Sunday, April 29, 2007

Anak Dulu vs Anak Sekarang


Beberapa hari disibukkan dengan kedatangan bintang drama Korea ke Indonesia, Lee Dong Wook (Pemeran Utama Pria di Drama Korea, My Girl) yang diundang oleh tempat saya bekerja, membuat saya teringat akan kenangan masa remaja dulu.

Anak perempuan sekarang (sebagian besar adalah gadis SMP, SMA, kuliah dan ada juga yang sudah bekerja) yang saya temui saat mengambil tiket nonton gratis tapping "rendevous with Lee Dong Wook" itu, membuat saya terpikir apa masa remaja saya "segila" mereka. Kenapa saya bilang "segila", karena mereka rela "nongkrong" berjam-jam didepan komputer atau laptop, supaya dapat tiket gratis melalui kuis.

Rela berpanas-panasan didepan gerbang kantor Indosiar di Daan Mogot, padahal tiket tersebut tidak bisa diperoleh disana. Rela mengeluarkan uang senilai Rp 120 ribu demi bisa makan bareng dengan sang aktor idola. Padahal nilai sebesar itu, menurut saya, cukup besar untuk dihabiskan sehari.

*Tugas yang Dikerjakan*
A. Sebutkan semua kelompok anak perempuan yang menurut tulisan "Anak Dulu vs Anak Sekarang" ditemui penulis saat mengambil tiket nonton gratis.
B. Teruskan tulisan "Anak Dulu vs Anak Sekarang" mulai dari sesudah kalimat terakhirnya.
Daftar berikut merupakan bahan tersendiri yang terpisah dari tulisan di atas.

*Data Tercatat*
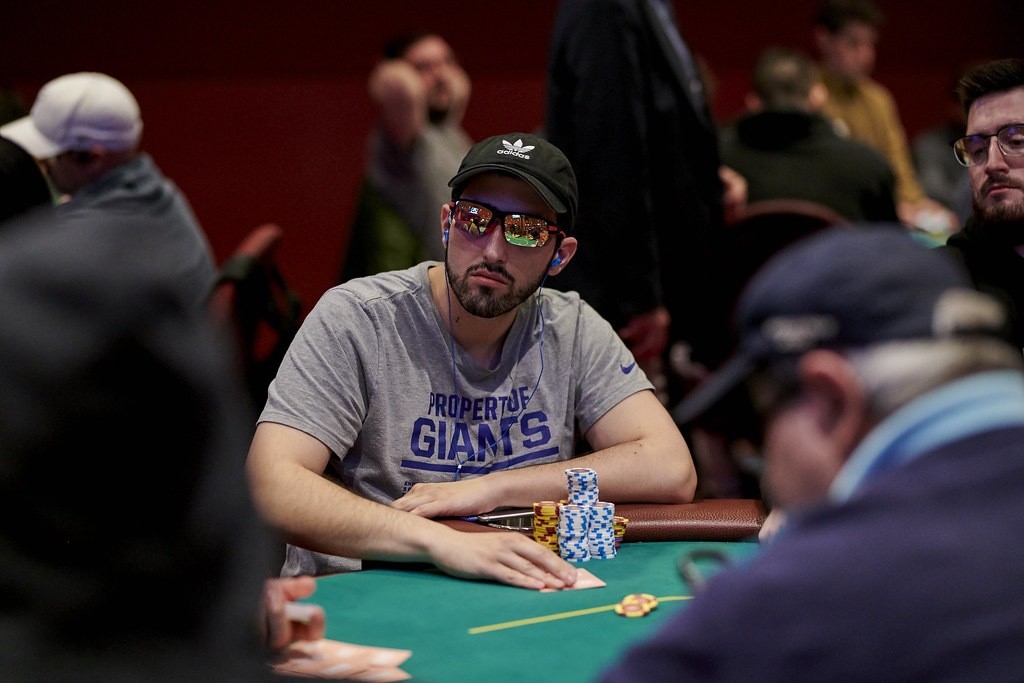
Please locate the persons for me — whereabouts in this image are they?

*Hasil Pengerjaan*
A. Gadis SMP, gadis SMA, gadis yang kuliah, dan gadis yang sudah bekerja.

B.
Mata saya semakin terbelalak, saat mereka menceritakan bahwa "saking" suka, bisa dibilang cinta mungkin, dengan aktor-aktor Korea, ada yang pergi mengunjungi Korea atau negara Asia, dimana sang aktor pujaan itu sedang mengadakan kunjungan atau promo tour, untuk bertemu sang pujaan. Tak sedikit juga yang mengumpulkan pernak pernik, yang berhubungan dengan sang aktor.

Dulu, rasanya saya tidak seheboh mereka. Apa mungkin karena stasiun TV saat itu cuma TVRI yah. Baru merasakan adanya stasiun televisi swasta, di tahun 90-an, itu juga sudah mau tamat SMA. Tontonan saat itu yang paling bagus adalah Little House on The Praire. Meningkat sedikit si Unyil dan Telenova Isaura. Ada yang ingat tidak ?

Sekarang ? Stasiun TV ada 12, nyaris seluruh stasiun TV menyiarkan sinetron dan drama. Yang jelas drama Asia, dikuasai Indosiar. Bertabur wajah-wajah cantik dan ganteng. Dengan tema cerita yang nyaris sama dan tak sedikit yang menjiplak drama Asia.

Kalau sekarang anak-anak remaja, lebih suka main HP, chatting, dan ngemall. Anak dulu ? Paling tinggi mainnya di Melawai, Apotik Karya, Bulungan, ini untuk anak Jakarta lho. Wah serasa "elite" main disana. Belum ada HP, jadi mainannya telepon.

Jangan heran, kalau di tahun 80-an, penggunaan telepon umum didominasi anak remaja. Meningkat di era 90-an, pager. Tapi agak riskan juga nih punya pager. Soalnya kalau anak kuliahan punya pager, apalagi perempuan, bisa-bisa dianggap "ayam kampus", yang simatupang (siang malam tunggu panggilan).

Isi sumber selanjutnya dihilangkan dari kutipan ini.